Tous de retour au bureau ? A la demande des organisations syndicales et patronales, la ministre du Travail, Elisabeth Borne, a indiqué ce lundi sur BFMTV la fin du « nombre de jours minimal » de télétravail. Cette mesure, requise par l’Etat dans les entreprises afin de lutter contre la propagation du coronavirus , se terminera mardi soir.
Une annonce qui marque la fin d’une ère, alors que jusqu’en juin dernier et depuis plus d’un an, la règle a été de pratiquer le télétravail systématiquement pour toutes les activités qui le permettaient. Revoilà donc le monde d’avant dans les entreprises ? Pas vraiment, selon Benoît Serre, vice-président de l’Association nationale des DRH (ANDRH) et directeur des ressources humaines de L’Oréal France.
L’annonce d’Elisabeth Borne signe-t-elle l’arrêt complet du télétravail ?

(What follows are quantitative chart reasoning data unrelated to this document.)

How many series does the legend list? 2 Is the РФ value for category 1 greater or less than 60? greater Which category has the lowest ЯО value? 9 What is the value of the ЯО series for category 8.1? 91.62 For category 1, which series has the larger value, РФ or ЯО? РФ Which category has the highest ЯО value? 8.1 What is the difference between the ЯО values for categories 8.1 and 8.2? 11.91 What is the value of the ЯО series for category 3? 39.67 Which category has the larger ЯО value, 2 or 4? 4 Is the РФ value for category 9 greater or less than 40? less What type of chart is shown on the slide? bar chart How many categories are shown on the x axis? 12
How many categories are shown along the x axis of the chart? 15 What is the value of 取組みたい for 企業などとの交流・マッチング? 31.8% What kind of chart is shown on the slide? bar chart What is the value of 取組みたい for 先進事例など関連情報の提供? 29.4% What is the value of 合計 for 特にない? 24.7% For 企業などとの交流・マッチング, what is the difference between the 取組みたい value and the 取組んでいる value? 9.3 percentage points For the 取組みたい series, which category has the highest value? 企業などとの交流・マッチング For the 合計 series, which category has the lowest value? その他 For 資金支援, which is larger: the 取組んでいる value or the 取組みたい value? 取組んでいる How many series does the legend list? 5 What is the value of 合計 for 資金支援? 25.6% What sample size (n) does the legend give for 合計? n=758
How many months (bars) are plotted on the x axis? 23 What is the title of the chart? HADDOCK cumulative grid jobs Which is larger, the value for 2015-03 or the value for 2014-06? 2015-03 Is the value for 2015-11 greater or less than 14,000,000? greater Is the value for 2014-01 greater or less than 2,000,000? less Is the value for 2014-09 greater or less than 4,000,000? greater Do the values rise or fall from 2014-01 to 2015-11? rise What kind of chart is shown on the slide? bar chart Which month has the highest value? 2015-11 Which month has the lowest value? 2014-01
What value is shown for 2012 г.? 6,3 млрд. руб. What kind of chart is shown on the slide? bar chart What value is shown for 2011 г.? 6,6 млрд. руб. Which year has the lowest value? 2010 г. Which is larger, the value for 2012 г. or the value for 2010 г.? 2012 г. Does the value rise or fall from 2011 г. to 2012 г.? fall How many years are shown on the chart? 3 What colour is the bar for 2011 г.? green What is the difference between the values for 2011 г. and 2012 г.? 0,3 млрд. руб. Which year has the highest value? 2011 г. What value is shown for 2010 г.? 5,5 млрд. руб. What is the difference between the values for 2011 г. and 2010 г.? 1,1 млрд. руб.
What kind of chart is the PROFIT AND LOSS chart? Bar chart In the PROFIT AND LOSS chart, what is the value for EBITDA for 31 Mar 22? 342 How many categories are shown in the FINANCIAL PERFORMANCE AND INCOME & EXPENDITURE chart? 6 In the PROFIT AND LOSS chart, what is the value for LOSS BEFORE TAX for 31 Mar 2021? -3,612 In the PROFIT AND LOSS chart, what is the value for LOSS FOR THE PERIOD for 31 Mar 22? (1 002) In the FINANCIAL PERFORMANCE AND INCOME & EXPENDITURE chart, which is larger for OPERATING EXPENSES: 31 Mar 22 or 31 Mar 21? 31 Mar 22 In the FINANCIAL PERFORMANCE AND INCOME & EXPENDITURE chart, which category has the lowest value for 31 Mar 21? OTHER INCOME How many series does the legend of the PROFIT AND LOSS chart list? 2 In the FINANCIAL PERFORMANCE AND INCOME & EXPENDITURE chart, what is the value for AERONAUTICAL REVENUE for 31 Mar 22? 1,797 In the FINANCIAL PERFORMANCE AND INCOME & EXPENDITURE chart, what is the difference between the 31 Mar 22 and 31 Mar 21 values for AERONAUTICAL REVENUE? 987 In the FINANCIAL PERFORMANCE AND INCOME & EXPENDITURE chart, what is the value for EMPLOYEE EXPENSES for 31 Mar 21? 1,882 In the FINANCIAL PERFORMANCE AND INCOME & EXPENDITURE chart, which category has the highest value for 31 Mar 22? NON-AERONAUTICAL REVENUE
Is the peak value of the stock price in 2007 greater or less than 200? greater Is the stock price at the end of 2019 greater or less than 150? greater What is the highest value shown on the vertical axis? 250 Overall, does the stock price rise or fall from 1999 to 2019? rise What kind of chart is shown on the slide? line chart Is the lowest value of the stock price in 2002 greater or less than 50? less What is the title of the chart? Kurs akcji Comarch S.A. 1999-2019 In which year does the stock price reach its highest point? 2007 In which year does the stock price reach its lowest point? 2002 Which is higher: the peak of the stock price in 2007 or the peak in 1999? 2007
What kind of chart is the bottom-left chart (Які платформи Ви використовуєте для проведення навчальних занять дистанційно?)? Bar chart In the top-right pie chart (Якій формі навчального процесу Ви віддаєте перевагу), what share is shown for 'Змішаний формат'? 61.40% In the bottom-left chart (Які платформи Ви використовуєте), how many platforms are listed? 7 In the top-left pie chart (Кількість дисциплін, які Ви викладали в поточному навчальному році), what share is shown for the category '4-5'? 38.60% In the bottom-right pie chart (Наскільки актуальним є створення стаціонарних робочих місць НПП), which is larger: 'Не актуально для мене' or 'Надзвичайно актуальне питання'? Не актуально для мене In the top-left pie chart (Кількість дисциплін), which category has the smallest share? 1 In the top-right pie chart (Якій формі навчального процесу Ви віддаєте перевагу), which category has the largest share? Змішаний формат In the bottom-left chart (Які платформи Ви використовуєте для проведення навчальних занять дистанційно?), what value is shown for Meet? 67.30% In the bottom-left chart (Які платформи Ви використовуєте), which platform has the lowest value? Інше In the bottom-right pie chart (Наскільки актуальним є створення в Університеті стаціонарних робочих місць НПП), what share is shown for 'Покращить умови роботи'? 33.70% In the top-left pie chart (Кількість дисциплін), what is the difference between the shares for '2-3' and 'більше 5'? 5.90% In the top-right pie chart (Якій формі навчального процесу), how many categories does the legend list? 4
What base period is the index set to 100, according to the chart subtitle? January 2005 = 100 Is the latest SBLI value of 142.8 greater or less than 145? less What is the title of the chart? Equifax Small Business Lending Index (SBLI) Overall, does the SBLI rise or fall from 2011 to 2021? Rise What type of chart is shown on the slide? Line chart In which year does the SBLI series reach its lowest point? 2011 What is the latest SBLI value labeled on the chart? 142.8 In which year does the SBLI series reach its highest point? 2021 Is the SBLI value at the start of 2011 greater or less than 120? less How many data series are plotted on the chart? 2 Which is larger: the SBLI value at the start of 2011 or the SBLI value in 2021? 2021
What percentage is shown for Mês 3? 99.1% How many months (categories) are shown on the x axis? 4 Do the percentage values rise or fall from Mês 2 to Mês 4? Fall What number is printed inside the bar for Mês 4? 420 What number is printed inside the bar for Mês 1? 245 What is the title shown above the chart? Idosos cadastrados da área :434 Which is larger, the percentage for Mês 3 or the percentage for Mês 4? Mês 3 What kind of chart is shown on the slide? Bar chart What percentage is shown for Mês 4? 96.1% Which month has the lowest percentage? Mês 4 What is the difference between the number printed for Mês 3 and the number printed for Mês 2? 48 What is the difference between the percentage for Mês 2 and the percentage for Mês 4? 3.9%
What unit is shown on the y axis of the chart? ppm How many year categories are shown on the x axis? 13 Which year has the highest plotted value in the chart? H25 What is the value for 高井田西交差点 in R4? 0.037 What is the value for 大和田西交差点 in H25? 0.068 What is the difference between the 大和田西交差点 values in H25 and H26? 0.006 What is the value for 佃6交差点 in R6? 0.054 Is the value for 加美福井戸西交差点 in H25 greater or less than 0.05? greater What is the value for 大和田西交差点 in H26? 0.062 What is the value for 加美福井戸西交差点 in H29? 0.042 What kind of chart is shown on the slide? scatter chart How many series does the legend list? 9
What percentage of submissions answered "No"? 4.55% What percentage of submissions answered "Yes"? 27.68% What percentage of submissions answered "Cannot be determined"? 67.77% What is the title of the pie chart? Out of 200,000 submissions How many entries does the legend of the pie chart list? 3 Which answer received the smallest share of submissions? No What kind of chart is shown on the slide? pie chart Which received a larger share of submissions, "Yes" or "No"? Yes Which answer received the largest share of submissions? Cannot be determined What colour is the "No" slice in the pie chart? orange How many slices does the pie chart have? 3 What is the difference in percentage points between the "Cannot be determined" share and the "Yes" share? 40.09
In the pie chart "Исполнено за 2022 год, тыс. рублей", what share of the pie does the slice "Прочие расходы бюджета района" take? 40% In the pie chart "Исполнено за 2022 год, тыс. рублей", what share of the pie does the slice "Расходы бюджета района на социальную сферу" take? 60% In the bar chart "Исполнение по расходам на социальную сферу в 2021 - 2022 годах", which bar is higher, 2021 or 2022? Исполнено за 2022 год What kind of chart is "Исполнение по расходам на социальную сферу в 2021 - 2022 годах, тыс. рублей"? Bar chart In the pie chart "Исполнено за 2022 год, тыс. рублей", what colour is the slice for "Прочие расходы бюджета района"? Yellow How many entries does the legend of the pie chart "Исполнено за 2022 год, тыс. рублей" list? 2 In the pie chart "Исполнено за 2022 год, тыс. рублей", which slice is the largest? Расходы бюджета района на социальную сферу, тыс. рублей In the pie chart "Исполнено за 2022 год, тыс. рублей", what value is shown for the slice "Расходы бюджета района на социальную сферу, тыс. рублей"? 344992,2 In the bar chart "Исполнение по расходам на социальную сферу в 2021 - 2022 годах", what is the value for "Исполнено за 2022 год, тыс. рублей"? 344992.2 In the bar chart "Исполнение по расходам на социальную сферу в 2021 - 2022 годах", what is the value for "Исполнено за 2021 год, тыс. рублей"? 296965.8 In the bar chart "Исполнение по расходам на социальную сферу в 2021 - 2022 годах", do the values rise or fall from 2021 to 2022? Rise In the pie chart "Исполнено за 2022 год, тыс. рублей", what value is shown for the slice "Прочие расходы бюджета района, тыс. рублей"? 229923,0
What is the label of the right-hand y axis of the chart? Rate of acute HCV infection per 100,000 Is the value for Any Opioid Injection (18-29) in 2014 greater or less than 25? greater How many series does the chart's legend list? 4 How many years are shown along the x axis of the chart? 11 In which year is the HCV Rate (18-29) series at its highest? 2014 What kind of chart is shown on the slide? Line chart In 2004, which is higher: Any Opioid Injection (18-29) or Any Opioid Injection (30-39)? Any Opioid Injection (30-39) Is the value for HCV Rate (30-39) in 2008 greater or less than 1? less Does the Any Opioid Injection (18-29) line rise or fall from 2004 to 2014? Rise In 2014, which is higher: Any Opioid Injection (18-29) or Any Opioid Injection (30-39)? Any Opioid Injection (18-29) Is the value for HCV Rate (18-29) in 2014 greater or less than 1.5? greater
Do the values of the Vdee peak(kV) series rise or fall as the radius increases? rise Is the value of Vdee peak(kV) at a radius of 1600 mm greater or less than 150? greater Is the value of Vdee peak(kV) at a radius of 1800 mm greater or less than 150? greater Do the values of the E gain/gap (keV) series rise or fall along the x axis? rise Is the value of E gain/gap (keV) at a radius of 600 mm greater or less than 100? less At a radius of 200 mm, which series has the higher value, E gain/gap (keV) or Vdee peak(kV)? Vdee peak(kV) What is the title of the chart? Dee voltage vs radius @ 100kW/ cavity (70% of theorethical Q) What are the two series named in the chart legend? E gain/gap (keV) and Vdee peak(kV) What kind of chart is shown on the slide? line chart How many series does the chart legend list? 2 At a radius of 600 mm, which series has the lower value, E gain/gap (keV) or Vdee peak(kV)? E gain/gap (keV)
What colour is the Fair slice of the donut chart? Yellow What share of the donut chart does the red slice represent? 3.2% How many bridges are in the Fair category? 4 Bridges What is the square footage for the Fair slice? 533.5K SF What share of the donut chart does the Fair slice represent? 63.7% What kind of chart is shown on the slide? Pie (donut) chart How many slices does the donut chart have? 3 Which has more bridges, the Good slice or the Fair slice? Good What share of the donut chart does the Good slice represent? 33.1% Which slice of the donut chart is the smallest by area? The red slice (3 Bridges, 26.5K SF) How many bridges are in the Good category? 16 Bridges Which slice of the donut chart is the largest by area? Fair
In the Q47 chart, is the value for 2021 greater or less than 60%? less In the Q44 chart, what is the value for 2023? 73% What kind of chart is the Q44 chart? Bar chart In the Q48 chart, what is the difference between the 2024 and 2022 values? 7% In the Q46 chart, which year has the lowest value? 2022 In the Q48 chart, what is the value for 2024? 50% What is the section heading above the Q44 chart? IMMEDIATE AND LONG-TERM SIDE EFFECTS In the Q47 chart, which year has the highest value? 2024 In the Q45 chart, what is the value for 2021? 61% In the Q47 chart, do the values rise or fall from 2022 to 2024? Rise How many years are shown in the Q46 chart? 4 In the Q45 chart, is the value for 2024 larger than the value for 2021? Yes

Non, je pense au contraire que c’est le début du « vrai » télétravail. On a beaucoup dit pendant la pandémie – à juste titre – que le télétravail forcé, obligatoire, était très bien pour certains mais subi par d’autres. L’annonce de la ministre indique que les entreprises reprennent la main sur leur organisation. En parallèle, beaucoup d’accords d’entreprises ont été signés sur le télétravail, qui va donc s’installer durablement, de manière structurée et organisée.
Dans deux, trois mois, on se rendra compte que ce système est devenu une alternative normale au travail. On le voit déjà avec certains petits signaux, comme des offres d’emploi avec du télétravail de principe, par exemple.
Quelle part va prendre le télétravail dans la vie des entreprises ?
Lors de la première période de Covid-19, on a beaucoup dit que la vie professionnelle envahissait la vie privée. Maintenant, on a besoin d’organiser le télétravail pour éviter que la vie privée n’envahisse la vie professionnelle. Il va donc falloir trouver un nouvel équilibre. On observe que la plupart des accords d’entreprise prévoient deux jours de télétravail, ce qui n’est pas étonnant car à trois jours, les salariés passent plus de temps chez eux qu’au bureau. C’est une sorte de moyenne de bon sens qui s’est installée.
Click Here: South Sydney Rabbitohs jerseyLe télétravail du « monde d’après » ressemblera-t-il au télétravail de la pandémie ?
Si on observe que le retour au travail des employés se passe plutôt bien, on voit aussi que les gens ont du mal à admettre qu’il y ait des contraintes liées au télétravail. Pendant dix-huit mois, c’était un peu « open bar » : chacun faisait ce qu’il voulait, on regardait son téléphone le matin et on décidait si on venait ou pas. Maintenant, il va y avoir des règles à respecter : le déclarer avant et dans certaines entreprises, avoir l’accord du manager. La difficulté va être de faire en sorte que les gens se réinscrivent dans un processus normal d’organisation.
Comment mettre en place cette nouvelle étape ?
Il y a une attente très forte de certains salariés qui, pour beaucoup, voient le télétravail comme le symbole de l’évolution du management : davantage de liberté dans leur organisation et de confiance, moins de contrôle… Mais certains managers sont complètement perdus lorsqu’ils n’ont pas leurs troupes autour d’eux. Il va donc falloir gérer l’impatience des salariés, les entreprises ont besoin de temps pour modifier leur organisation.
La meilleure garantie que le travail dure dans le temps, c’est justement que cela prenne du temps de s’installer, en intégrant toutes les contraintes des individus et des entreprises.
Il faudra aussi veiller à ce que les règles de télétravail soient équivalentes d’un service à un autre, afin de ne pas pénaliser la mobilité au sein d’une entreprise. Il ne faut pas non plus oublier les salariés qui ne sont pas intéressés par ce système, et donc éviter de tomber dans une injonction au télétravail.
Que risquent les entreprises totalement fermées au télétravail ?
Le télétravail devient une alternative normale, donc les entreprises, même les plus réticentes, vont devoir y passer. Sinon, elles prennent un risque au niveau de leur image et de leur attractivité. On commence à voir apparaître, sur les profils rares ou très recherchés, des candidats qui exigent plusieurs jours de télétravail par semaine. Sur des profils type data analyst ou digital, dont le métier peut se faire à distance et qui sont souvent jeunes, le télétravail n’est même pas une option. Si l’entreprise le leur refuse, ils iront simplement ailleurs.
Je comprends la réticence de certains dirigeants à instaurer durablement le télétravail, mais je crois que personne n’a le choix.